Weakly-supervised grounded image captioning (WSGIC) aims to generate the caption and ground (localize) predicted object words in the input image without using bounding box supervision. Recent two-stage solutions mostly apply a bottom-up pipeline: (1) encode the input image into multiple region features using an object detector; (2) leverage region features for captioning and grounding. However, utilizing independent proposals produced by object detectors tends to make the subsequent grounded captioner overfitted in finding the correct object words, overlooking the relation between objects, and selecting incompatible proposal regions for grounding. To address these issues, we propose a one-stage weakly-supervised grounded captioner that directly takes the RGB image as input to perform captioning and grounding at the top-down image level. Specifically, we encode the image into visual token representations and propose a Recurrent Grounding Module (RGM) in the decoder to obtain precise Visual Language Attention Maps (VLAMs), which recognize the spatial locations of the objects. In addition, we explicitly inject a relation module into our one-stage framework to encourage relation understanding through multi-label classification. This relation semantics served as contextual information facilitating the prediction of relation and object words in the caption. We observe that the relation semantic not only assists the grounded captioner in generating a more accurate caption but also improves the grounding performance. We validate the effectiveness of our proposed method on two challenging datasets (Flick30k Entities captioning and MSCOCO captioning). The experimental results demonstrate that our method achieves state-of-the-art grounding performance.

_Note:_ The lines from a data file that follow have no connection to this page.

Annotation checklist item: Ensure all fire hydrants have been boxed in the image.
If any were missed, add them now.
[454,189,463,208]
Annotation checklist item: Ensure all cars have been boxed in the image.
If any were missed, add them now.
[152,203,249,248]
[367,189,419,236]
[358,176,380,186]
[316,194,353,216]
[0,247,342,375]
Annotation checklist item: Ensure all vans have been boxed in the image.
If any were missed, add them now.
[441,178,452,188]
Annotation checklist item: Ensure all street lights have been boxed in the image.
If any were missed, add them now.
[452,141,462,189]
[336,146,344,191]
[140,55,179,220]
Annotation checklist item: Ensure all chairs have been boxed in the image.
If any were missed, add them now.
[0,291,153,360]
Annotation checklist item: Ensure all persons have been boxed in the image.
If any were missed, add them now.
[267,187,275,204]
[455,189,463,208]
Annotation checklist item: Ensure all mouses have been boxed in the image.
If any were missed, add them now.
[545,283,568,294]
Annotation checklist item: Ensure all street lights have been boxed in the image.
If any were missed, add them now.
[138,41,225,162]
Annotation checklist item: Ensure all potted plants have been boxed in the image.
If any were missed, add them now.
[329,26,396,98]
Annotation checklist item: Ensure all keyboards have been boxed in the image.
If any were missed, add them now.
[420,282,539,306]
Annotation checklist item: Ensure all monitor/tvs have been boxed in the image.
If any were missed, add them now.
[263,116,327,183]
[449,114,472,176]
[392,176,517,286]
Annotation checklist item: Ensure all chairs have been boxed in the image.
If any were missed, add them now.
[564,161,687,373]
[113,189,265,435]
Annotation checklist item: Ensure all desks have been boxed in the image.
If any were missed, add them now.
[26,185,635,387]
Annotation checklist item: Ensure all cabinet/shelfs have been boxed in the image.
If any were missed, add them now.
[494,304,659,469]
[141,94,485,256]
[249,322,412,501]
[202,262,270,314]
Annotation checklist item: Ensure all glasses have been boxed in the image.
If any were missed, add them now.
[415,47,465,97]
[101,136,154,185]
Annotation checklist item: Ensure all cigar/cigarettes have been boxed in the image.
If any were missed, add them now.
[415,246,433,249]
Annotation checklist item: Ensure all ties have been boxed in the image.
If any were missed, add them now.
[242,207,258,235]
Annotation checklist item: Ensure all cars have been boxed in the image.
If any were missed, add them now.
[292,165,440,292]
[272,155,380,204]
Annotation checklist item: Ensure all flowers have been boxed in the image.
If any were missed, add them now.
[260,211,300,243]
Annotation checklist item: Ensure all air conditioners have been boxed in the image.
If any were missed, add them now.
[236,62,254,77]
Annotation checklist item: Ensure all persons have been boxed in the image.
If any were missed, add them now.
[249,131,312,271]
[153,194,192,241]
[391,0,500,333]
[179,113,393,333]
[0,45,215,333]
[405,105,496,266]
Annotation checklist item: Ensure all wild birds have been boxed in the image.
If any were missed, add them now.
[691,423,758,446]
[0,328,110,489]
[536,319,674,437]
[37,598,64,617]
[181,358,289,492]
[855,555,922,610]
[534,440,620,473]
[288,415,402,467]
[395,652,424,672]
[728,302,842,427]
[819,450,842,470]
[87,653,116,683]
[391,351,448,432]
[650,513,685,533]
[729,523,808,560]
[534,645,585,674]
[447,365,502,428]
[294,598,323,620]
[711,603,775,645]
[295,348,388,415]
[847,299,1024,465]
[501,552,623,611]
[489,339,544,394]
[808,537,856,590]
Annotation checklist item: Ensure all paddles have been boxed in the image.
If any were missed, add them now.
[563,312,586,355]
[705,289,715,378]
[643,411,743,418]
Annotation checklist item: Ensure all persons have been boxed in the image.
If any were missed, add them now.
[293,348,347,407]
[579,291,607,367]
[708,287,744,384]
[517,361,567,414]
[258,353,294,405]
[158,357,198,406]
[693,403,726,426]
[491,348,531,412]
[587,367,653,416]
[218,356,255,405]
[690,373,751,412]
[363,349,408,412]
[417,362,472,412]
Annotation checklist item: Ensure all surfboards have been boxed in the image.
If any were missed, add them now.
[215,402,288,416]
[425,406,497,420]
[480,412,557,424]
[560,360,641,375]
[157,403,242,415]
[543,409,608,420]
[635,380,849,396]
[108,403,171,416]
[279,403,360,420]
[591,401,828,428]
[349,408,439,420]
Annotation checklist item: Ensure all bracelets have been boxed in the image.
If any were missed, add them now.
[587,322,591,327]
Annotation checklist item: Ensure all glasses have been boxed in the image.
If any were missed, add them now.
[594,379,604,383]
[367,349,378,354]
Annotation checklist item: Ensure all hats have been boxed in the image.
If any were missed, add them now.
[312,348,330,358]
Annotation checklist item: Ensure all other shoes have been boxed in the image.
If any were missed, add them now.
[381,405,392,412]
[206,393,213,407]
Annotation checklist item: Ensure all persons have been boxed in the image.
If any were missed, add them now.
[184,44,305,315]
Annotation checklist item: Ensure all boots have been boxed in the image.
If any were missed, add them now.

翻译：弱监督地面图像描述生成（WSGIC）旨在无需边界框监督的情况下，生成输入图像的描述并定位（确定）预测对象词的空间位置。现有的两阶段方法大多采用自底向上的流程：（1）使用目标检测器将输入图像编码为多个区域特征；（2）利用区域特征进行描述生成和定位。然而，利用目标检测器产生的独立候选区域往往导致后续的接地描述器在寻找正确对象词时过度拟合，忽视对象间的关系，并选择不兼容的候选区域进行定位。为解决这些问题，我们提出了一种单阶段弱监督接地描述器，直接以RGB图像为输入，在顶层图像层面进行描述生成和定位。具体而言，我们将图像编码为视觉令牌表示，并在解码器中提出循环接地模块（RGM），以获取精确的视觉语言注意力图（VLAM），从而识别对象的空间位置。此外，我们显式地将关系模块注入单阶段框架，通过多标签分类促进关系理解。该关系语义作为上下文信息，辅助描述中关系词和对象词的预测。我们观察到，关系语义不仅帮助接地描述器生成更准确的描述，还提升了定位性能。我们在两个具有挑战性的数据集（Flick30k Entities描述生成和MSCOCO描述生成）上验证了所提方法的有效性。实验结果表明，我们的方法达到了最先进的定位性能。